Ils sont palestiniens, polonais ou indiens, français aussi, réunis tous ensemble sur un bateau pour une croisière en Méditerranée. Trois mille hommes prêts à s’amuser, à sublimer leur quotidien et à trouver l’amour, pourquoi pas. Pour certains, il y aura quelque chose de magique, d’un instant magique, à vivre enfin son homosexualité sans être obligé de se cacher, de mentir, de fuir, de subir poids religieux et traditions, d’échapper à la prison ou, pire, à la mort. Derrière les paillettes, les tenues cuir et les soirées boum boum jusqu’au petit matin, plusieurs témoignages évoquent le fait d’être gay, là et ailleurs, dans d’autres endroits du monde.
Un monde ramené ici à un bateau, une arche où simplement être devient soudain possible, sans jugement ni menace. On danse, on drague, on baise. On parle de cul et de sentiments, de c*oming out* à la salle de sport, on évoque la solitude, la maladie, la vie dure des stéréotypes gays, la difficulté d’aimer et d’être aimé. Tristan Ferland Milewski a rencontré plusieurs de ces garçons (Marek, Ramzi, Dipankar, Philippe…) qui se livrent entre deux séances de maquillage ou autour de la piscine, fiers et radieux au milieu d’autres garçons (travestis, gym queens, bears, jeunes, vieux, beaux, moches, lookés, pas lookés…), faisant ressembler la joyeuse odyssée à une gay pride sur les flots avec ce que cela convoque d’excès et d’excentricités (et de mal de mer carabiné).
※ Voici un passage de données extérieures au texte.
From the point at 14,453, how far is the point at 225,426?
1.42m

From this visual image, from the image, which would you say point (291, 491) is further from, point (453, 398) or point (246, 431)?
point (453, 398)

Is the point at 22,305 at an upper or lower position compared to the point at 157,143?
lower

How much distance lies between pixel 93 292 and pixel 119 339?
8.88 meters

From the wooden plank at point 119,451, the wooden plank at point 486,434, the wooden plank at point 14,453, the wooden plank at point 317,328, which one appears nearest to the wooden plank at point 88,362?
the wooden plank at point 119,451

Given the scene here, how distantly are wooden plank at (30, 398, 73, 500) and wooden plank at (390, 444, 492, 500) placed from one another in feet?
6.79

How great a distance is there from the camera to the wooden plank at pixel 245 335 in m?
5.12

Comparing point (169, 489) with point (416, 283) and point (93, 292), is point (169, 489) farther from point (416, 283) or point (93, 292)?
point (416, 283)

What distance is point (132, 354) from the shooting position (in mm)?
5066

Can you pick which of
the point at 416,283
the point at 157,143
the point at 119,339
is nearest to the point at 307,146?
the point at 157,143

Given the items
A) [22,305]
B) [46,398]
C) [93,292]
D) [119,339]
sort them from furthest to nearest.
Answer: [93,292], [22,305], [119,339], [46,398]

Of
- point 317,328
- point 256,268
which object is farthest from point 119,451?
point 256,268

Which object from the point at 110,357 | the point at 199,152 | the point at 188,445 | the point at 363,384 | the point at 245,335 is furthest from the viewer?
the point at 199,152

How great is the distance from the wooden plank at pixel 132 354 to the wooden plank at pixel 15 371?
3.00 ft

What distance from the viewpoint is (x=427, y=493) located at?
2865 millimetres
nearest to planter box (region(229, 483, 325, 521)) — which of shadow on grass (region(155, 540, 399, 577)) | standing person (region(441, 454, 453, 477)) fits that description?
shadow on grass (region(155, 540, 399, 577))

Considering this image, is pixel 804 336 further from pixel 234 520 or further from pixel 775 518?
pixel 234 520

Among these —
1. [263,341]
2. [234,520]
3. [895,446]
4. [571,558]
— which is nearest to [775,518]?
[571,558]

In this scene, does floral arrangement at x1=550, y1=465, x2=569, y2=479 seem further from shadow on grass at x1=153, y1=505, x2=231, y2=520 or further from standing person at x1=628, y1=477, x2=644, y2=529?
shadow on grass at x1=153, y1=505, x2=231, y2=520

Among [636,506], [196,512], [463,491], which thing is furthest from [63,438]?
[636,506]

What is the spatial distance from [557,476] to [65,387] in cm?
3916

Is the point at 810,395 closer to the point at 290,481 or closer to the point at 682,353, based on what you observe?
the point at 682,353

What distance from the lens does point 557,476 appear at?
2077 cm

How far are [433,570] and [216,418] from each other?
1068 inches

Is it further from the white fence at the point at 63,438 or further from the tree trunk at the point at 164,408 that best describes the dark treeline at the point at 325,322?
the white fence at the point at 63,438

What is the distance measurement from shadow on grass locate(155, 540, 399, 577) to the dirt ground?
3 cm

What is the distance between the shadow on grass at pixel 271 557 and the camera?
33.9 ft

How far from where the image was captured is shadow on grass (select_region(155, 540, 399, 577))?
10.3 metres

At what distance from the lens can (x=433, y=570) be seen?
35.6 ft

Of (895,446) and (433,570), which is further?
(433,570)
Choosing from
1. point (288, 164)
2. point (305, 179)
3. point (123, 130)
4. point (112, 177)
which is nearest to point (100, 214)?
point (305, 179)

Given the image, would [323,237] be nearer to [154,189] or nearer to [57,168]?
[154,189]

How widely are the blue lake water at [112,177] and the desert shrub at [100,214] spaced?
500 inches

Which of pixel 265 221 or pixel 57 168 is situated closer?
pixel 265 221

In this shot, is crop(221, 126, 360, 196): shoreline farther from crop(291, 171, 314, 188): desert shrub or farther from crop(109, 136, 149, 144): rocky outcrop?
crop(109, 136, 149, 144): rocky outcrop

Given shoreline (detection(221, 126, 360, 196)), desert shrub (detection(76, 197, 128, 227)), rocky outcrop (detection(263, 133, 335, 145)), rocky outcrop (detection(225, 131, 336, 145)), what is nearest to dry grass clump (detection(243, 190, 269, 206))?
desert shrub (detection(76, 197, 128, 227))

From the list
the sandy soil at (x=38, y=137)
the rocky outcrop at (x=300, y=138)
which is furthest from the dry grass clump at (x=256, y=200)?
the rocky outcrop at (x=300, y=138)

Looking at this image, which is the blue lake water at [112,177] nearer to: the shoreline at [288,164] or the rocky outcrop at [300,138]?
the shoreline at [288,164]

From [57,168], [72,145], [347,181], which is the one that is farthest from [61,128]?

L’ultra-communautarisme de la chose pourra éventuellement hérisser le poil, mais il représente une formidable parenthèse enchantée pour beaucoup qui, au quotidien, luttent contre une homophobie désormais sans limite. Mais ça ne dit finalement pas grand-chose, ça ne dit rien de vraiment neuf ni de fort sur l’identité queer aujourd’hui, Dream boat se contentant de compiler atermoiements existentiels (jamais loin de la niaiserie), essayages de costumes et parades technoïdes. De fait, le documentaire de Ferland Milewski ressemble à cet ancien reportage de Tellement vrai sur une croisière gay qui traînait, lui aussi, le même lot de généralités et de questionnements, la mise en scène et le prestige de la Berlinale en moins.